第六幕:ナイフの言葉、海への舟
やあ、君。弱さは、言いたい時に言えぬ苦しみを生む。第五幕の石の落下から、父の微笑みがジェイを拷問する。「妖精なんているものか!」の呪文が、愛を切り裂く——ダンケリットの沈黙と、少年の独白が、貴族海賊の決意を刻む。さあ、舟を漕ぎ出そう。
やあ、君。弱さは時として、言葉を言いたい時に言えなくて、言いたくない時に言わせる事がある。
だから、どうか少年を責めないでほしい。
第五幕は、
少年の初恋が、
彼を一撃で滅ぼす。
少年が夢の種を肥やす為にやった事が、そのまま少年を追いつめる証拠になった。
閉じられた箱が開かれるように、彼には逃げ場なんてなかった。
空からは天使の落とした石が落ちてくる。避けられないギロチンだ。
「黒い妖精が!妖精が惑わしたんだ!」と彼は繰り返し、父に言う。
悲しみの叫びは、
更に父親を失望させた。
「ジェイ・フール!!!」と父は怒鳴る。
「お前は、ここでそう呼ばれているようだな。
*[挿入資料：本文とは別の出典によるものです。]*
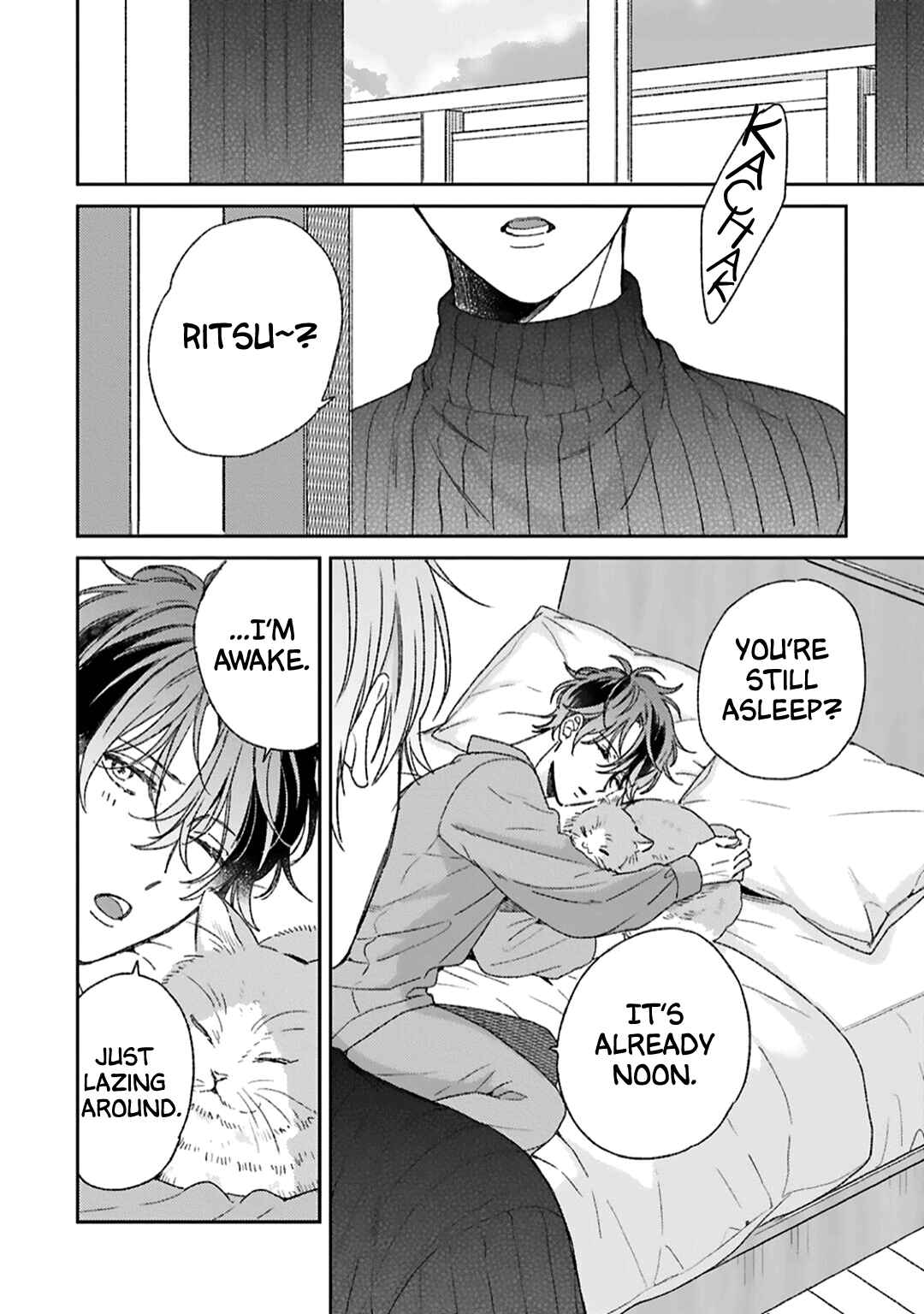 Page 36 Chapter 5 Souteigai no Sweet Marriage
当然の名前だ。情けない。」
彼は怒りを抑える。
海軍将校としての彼が、少年の息の根を止めるのを抑えていた。
彼が普通のゲイなら、女の子のように平手で少年を打ち続けたろう。
「これは、ジェイ。お前がやった事だ。妖精なんていない。お前は、ジェイ・フール。規律も礼儀も知らない、卑怯者だ。まさに海賊だ」と父は彼にたんたんと説教を始める。
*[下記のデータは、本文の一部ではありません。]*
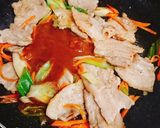 香ばしい♪焦がし味噌炒め作り方6写真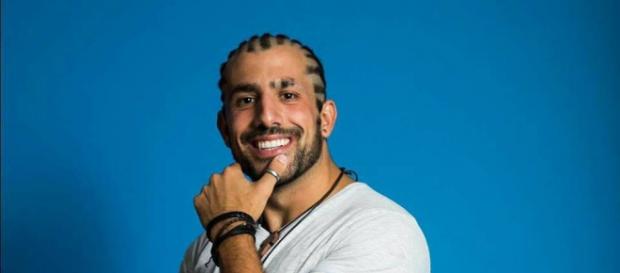Ex-BBB Kaysar Dadour garantiu o segundo lugar no reality Ex-BBB Kaysar Dadour garantiu o segundo lugar no reality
「お前の兄なら、こんな事はしない。彼なら、自分がやった事は自分がやったと言う」と優しさをこめて、少年にいう。
「さあ、ジェームズ。妖精なんていないと言いなさい」と父は肩を叩く。
少年の目は虚だった。彼は枕元にいる妖精を見つめた。彼女は、黒妖精の目は恐怖でひきつる。彼女は今にも泣きそうに、ボクらを、少年を見つめてた。わんわん泣き出したかった。
少年はボソっとつぶやく。
彼の父が、微笑む。
「もう少し、大きな声でーージェームズ」と少年に促す。
「妖精なんているものか!」と父は少年に言わせるのさ。何度も。
彼が言った言葉はナイフ。
ナイフのようだった。
か細い悲鳴が、部屋に響く。
黒妖精は地に落ちる。
彼女の愛した寝床へと、虫ケラのように落下した。
少年はかけよる。
大人には妖精は見えない。
少年にも、何が起こったかわからない。
寝床がぐちゃぐちゃになって、
彼の前で縮こまっている妖精が痙攣を終えた。
彼女は沈黙を選んだ。
「ああ、ボクのせい?」と少年は一声上げた。あとは、彼は黙る。もう、彼の口は軽くはない。
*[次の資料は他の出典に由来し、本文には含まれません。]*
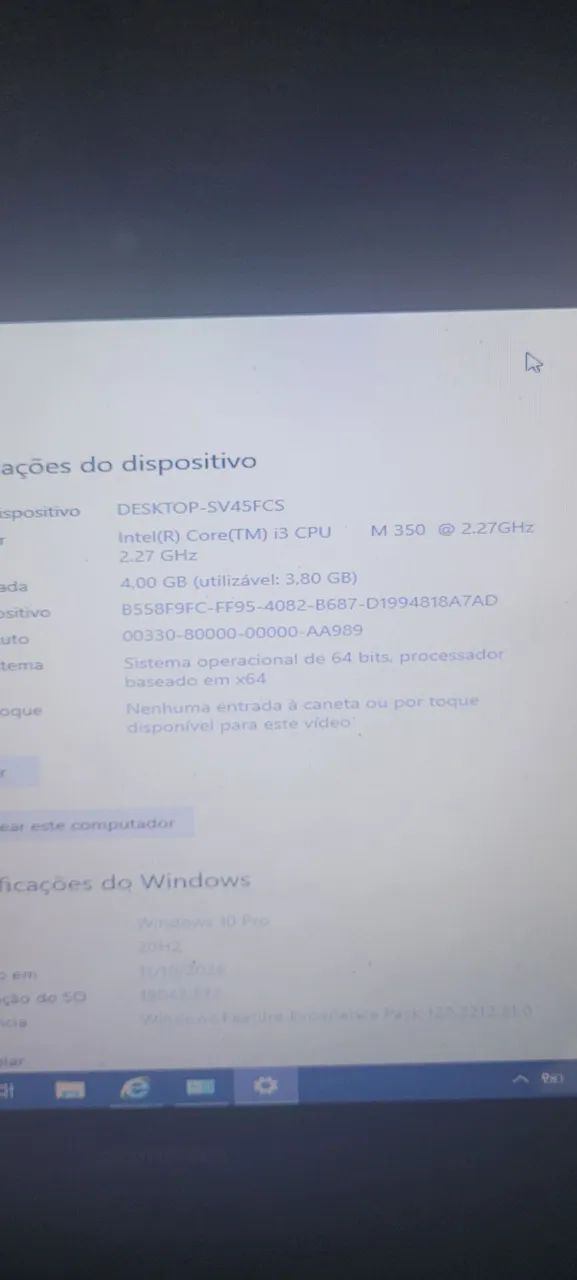 Notebook HP I3 Barato  - Foto 3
『この軽すぎるボクの口が悪い。夢は宝石箱にいれ、ボクは後世の大海賊。だけど、ダンケリット。ボクは自由を奪われた者たちの代弁者。きっと偉大な男になる。貴族海賊さ!』
ボクらが話す物語は、彼が本当に夢を取り戻し海へ出るまでの話だ。
少年は、海へと出た。
(こうして、第六幕は終わりを告げる。舟が夜にひっそりと、大きな船へと漕ぎ出された。)
第六幕は、夜の舟が大きな船へ漕ぎ出すところで終わりを告げる。妖精の消失が、夢を宝石箱に封じ込め——ジェイは自由の代弁者として海へ。ファウストの魂は、ここで再生するのか。物語は続くが、この旅立ちは永遠だ。君の海は、どこへ向かう?